Most of Baseline’s clients already have a general sense of their desired outcomes before they retain us. They need to launch a new project or begin a design or development effort, and they want the benefit of experience to start the right way.
The savviest clients welcome the knowledge transfer that accompanies working hand-in-hand with a consulting firm. They often take a “learn it, watch it, practice it, entrench it” approach. This lets them embrace change in an incremental way, incorporating new processes into their BI, MDM, data integration, or data warehouse development initiatives gradually, after putting them into practice.
But believe it or not, I’ve seen diagrams like this one scare the pants off of people:
Figure 1. Sample Requirement Process
When IT grumbled we weren’t surprised. Change invites discomfort. But we were amazed by the rationalizations for clinging to old ways. IT staff had been accustomed to throwing work over to some contractors who’d become fixtures onsite, filling in generic project requisition forms and write the odd SQL query. Indeed most of IT’s BI work was reactive. Most tasks were delegated, and most took more time than they should have. The fact that each of the steps in the new process required inputs, outputs, ownership, and delivery made some people in IT downright angry.

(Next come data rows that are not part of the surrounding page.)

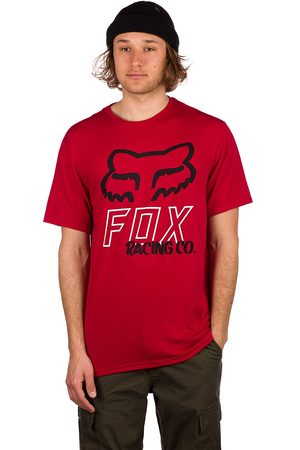 Fox Hightail Tech T-Shirt chili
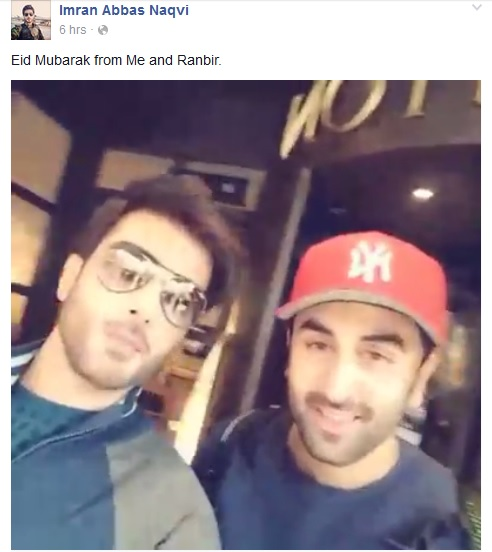 Ranbir and imran abbas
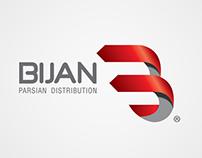 Bijan distribution-logo design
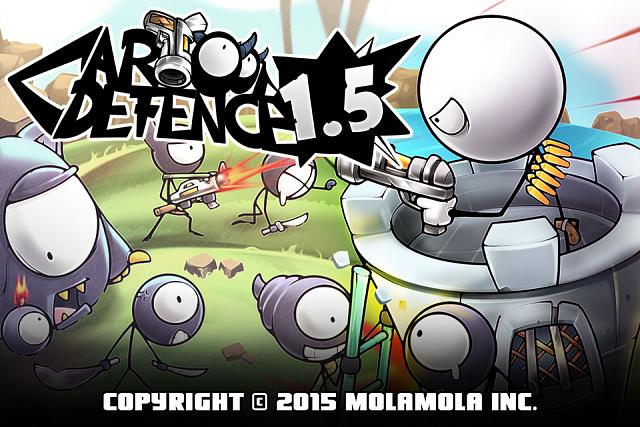 Cartoon Defense 1.5[Game][Free]-0.jpg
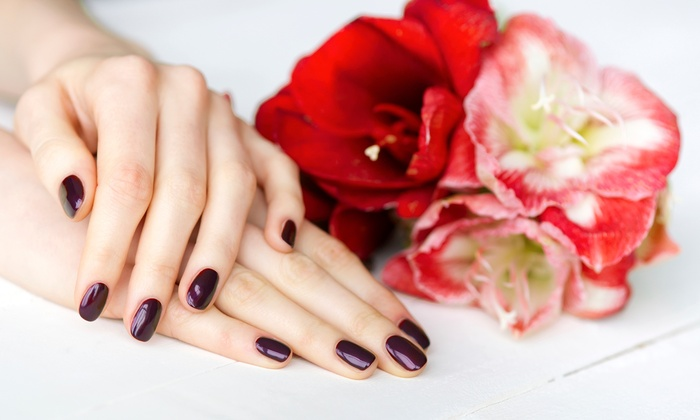 Queen Jane Nail Salon - Multiple Locations: Gel Manicure with Optional Regular Pedicure at Queen Jane Nail Salon (Up to 58% Off)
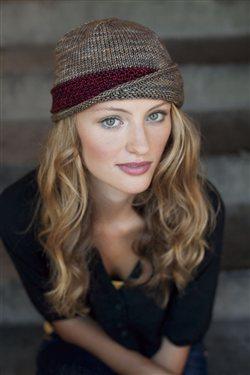Lucy-Hat.jpg-500x375.jpeg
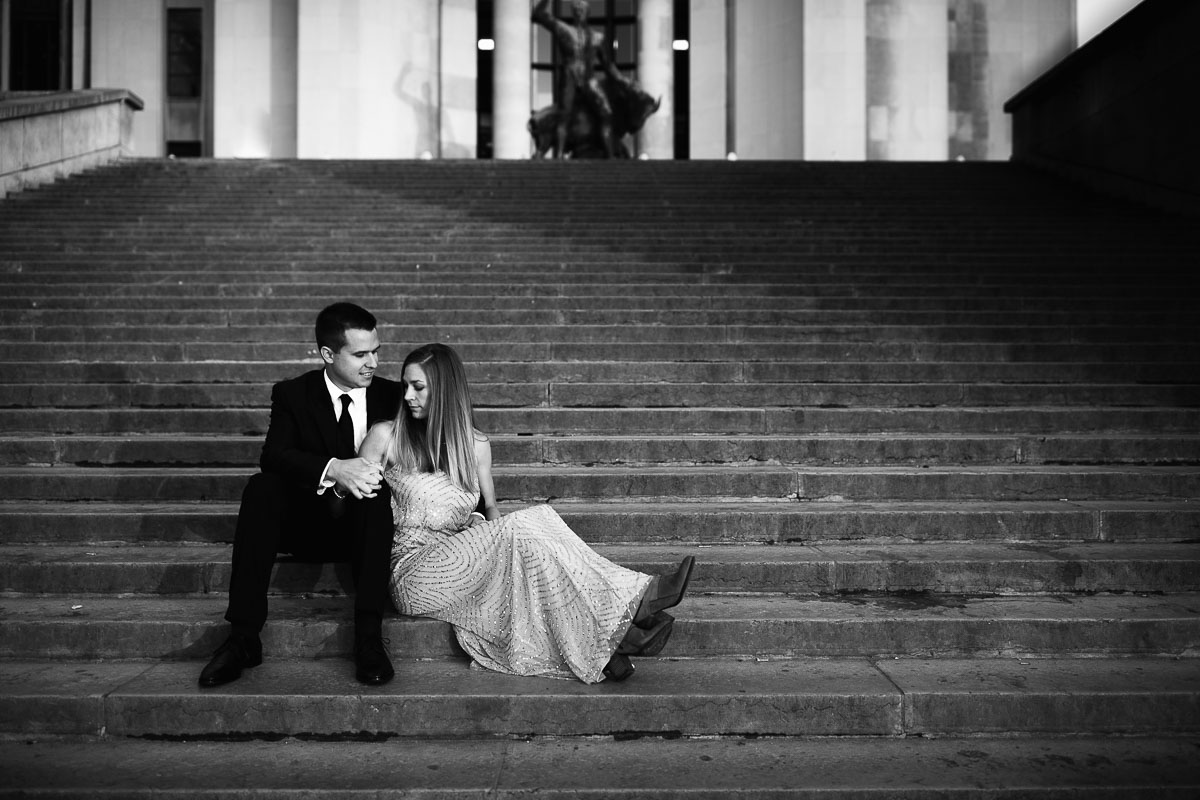 moody paris pre wedding shoot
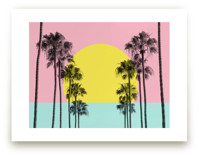 Summer Palms by Jessica C. Nugent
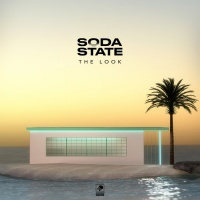 Soda State The Look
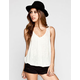 EYESHADOW Crochet Back Womens Tank
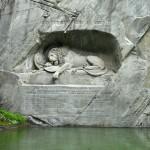 умирающий лев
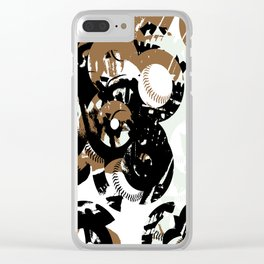 Bases and 8's Clear iPhone Case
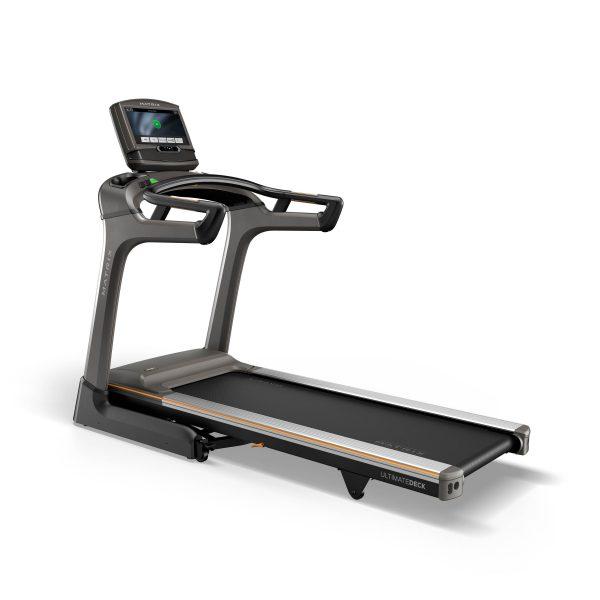 Horizon Fitness Treadmill T50: Residential Treadmills
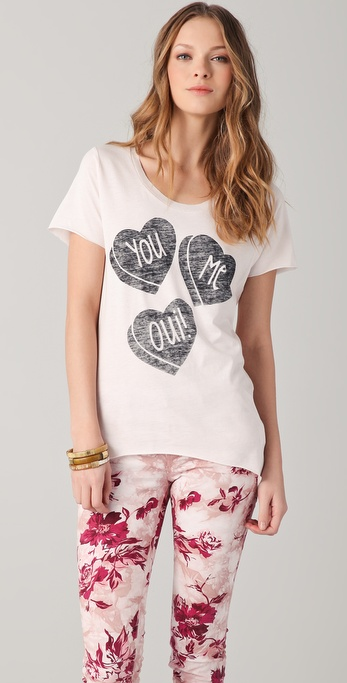 Zoe Karssen You, Me, Oui Tee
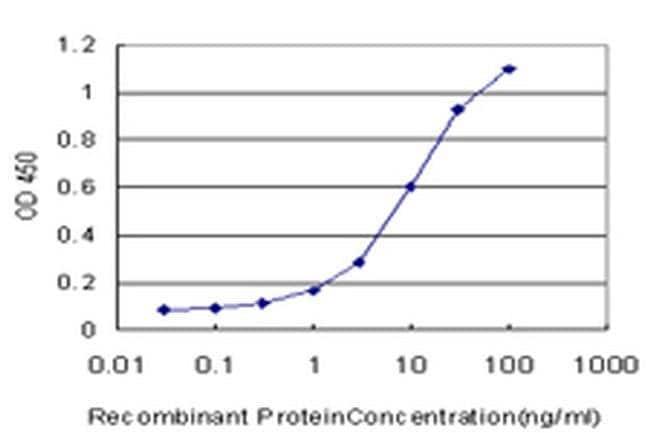 NHP2L1 Mouse anti-Human, Clone: 5C5, Invitrogen 100 µg; Unconjugated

Consider manufacturing as a metaphor for IT development. As twentieth-century manufacturers embraced Henry Ford’s assembly line concept, they were ensuring:
- Predictable outcomes. By instituting repeatable processes, everyone knew what the end-state looked like.
- Easier detection of anomalies and defects. As processes make outcomes more predictable, outliers come into sharper focus.

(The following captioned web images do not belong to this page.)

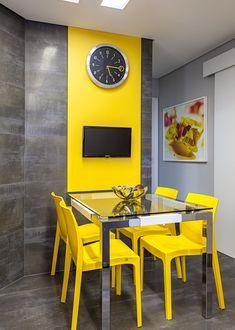 Kitchen Room Design, Home Room Design, Dining Room Design, Home Decor Kitchen, Kitchen Furniture, Interior Design Living Room, Home Furniture, Interior Decorating, House Design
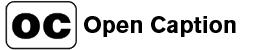 open caption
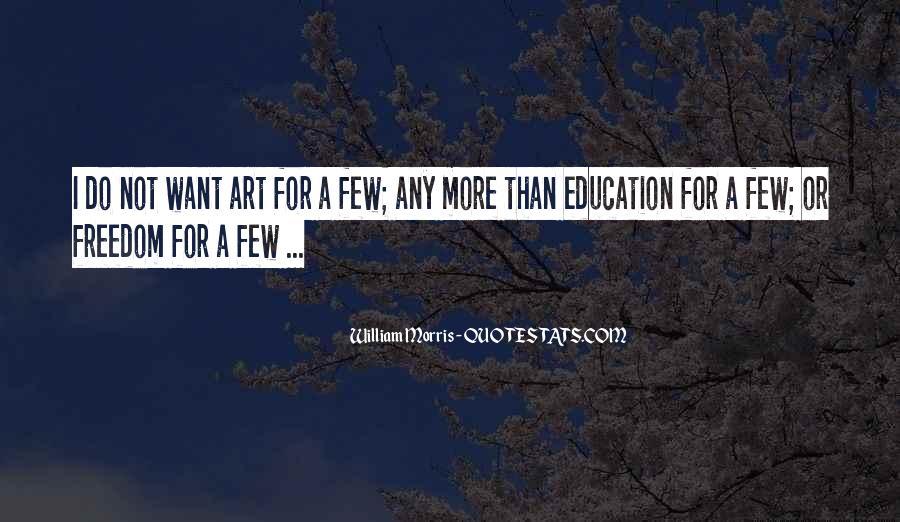 Best Art Education Quotes #179772
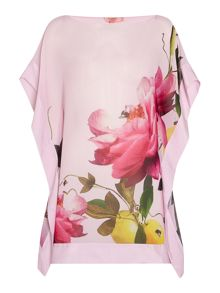 Ted Baker Cammira floral placement print cover up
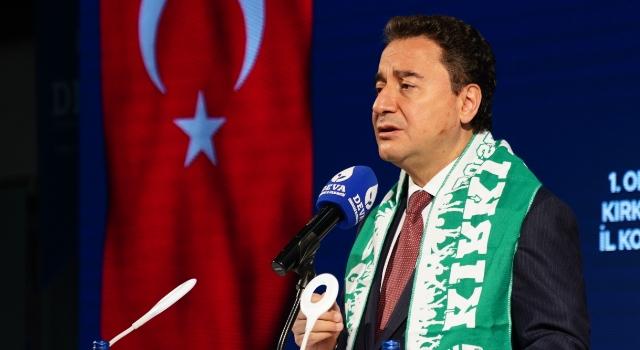 ALİ BABACAN'DAN ERDOĞAN'A DIŞ POLİTİKA ELEŞTİRİSİ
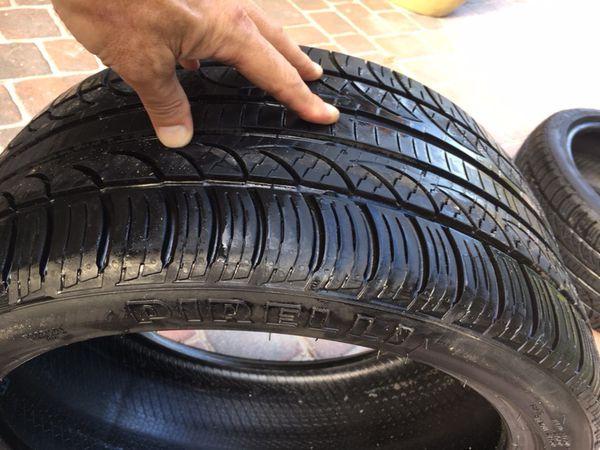 Pirelli P Zero Nero >> Pirelli P Zero Nero 255 35 R18 94h All Season Tire For Sale In Winter Park Fl Offerup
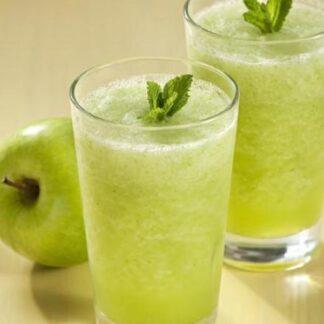 Refrescos de Manzana Fresa y Citrus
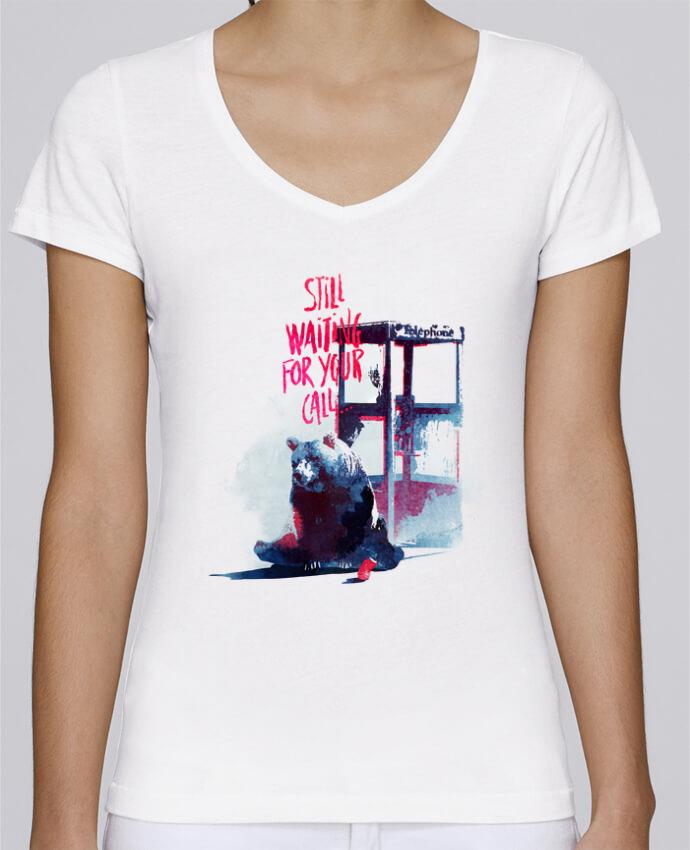 Camiseta Mujer Cuello en V Stella Chooses Still waiting for your call por robertfarkas
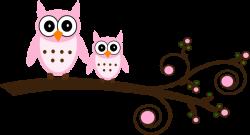 Pink Owl On Branch Clip Art at Clker.com - vector clip art online ...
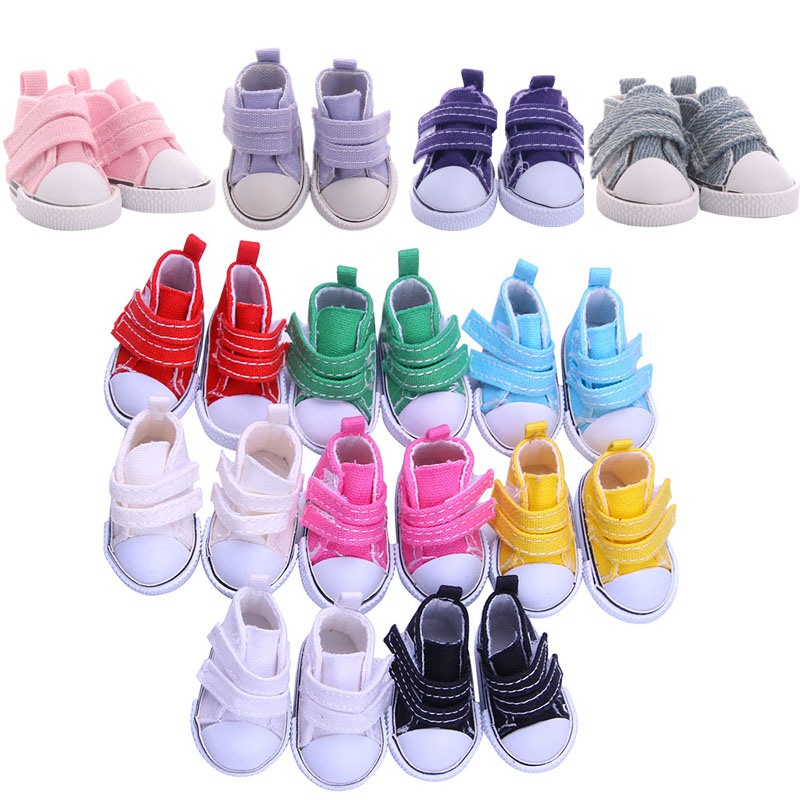 Hot Sales Doll Shoes 11 Colors Pair 5 CM Canvas Shoes For BJD Blyth Mini Doll Shoes For Sharon Doll Generation Accessories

- Enhanced productivity, since roles, work tasks, and handoff points are established and well-understood.
- The ability to track and measure productivity, quality, and desired outcomes, thereby driving further process refinements and product improvements.
- More accurate time and resource estimation, since initial scoping efforts can be informed by established process times.
As ironic as it seems, in BI—as in manufacturing—rigor actually invites flexibility. When everyone follows a sustainable development process, ownership, decision rights, and completion milestones are baked-in. Early error detection mitigates the need for reinvention and rework, allowing IT and business constituents to be clear about their commitments, and deliver them more quickly. BI teams can spend more on creative improvements, like enlisting new users, developing on-line tool and data training, and using social media tools for closer team collaboration.
Most of my new clients tend to want to talk about new technologies to acquire and organizational changes to make. What they don’t understand is that by embracing best-practice approaches to development and getting the process piece out of the way, they’re making room to have more substantive conversations about people and tools.

Great post! If I'm reading it correctly, another benefit of having a well-defined process -- and having that process include real and rigorous business engagement early and often -- is that there tends to be better alignment throughout the whole project. The business stakeholders learn more about what they're asking for (the technical ramifications) at the same time the technical stakeholders learn what the true business drivers are. That involvement from both areas makes for a solid foundation for the program -- aligning both groups of stakeholders on common ground that can be used throughout the project to drive decisions as issues and hiccups arise.
Posted by: Tim Wilson | July 07, 2009 at 08:34 AM
Hi Tim!!
Nice catch. Yes, the happy by-product of a formal process is that everyone understands "when to engage." That sounds simple enough but at many companies there's still a lot of confusion about the business' responsibilities versus IT's.
Heartily agree with your comments about alignment, too. To your point, over time this means that the business becomes more realistic about what their requests mean resource and cost-wise. Because hiccups ALWAYS arise!
Thanks, as usual, for the thoughtful post.
Posted by: Jill Dyche | July 07, 2009 at 12:06 PM
I like the comments around how process can help teams become more creative. In my experience I find this to be very true but note that is does take time for any process to become efficient. When this manifests itself, true creative gains can be made.
The time between getting a process up and running and when it becomes truly efficient can be a very tenuous time as the team tries to get its legs under itself. Naysayers will tend to blame bureaucracy and use that buzzword wherever possible to discourage the use of process as it often can resonate well with those who may be listening.
Getting though this requires solid leadership that has the ability to stick to the plan and work with all stakeholders to find improvements in the process. Seasoned leadership can see the potential gains on the other side and that is what drives them though any initial resistance and efficiency issues.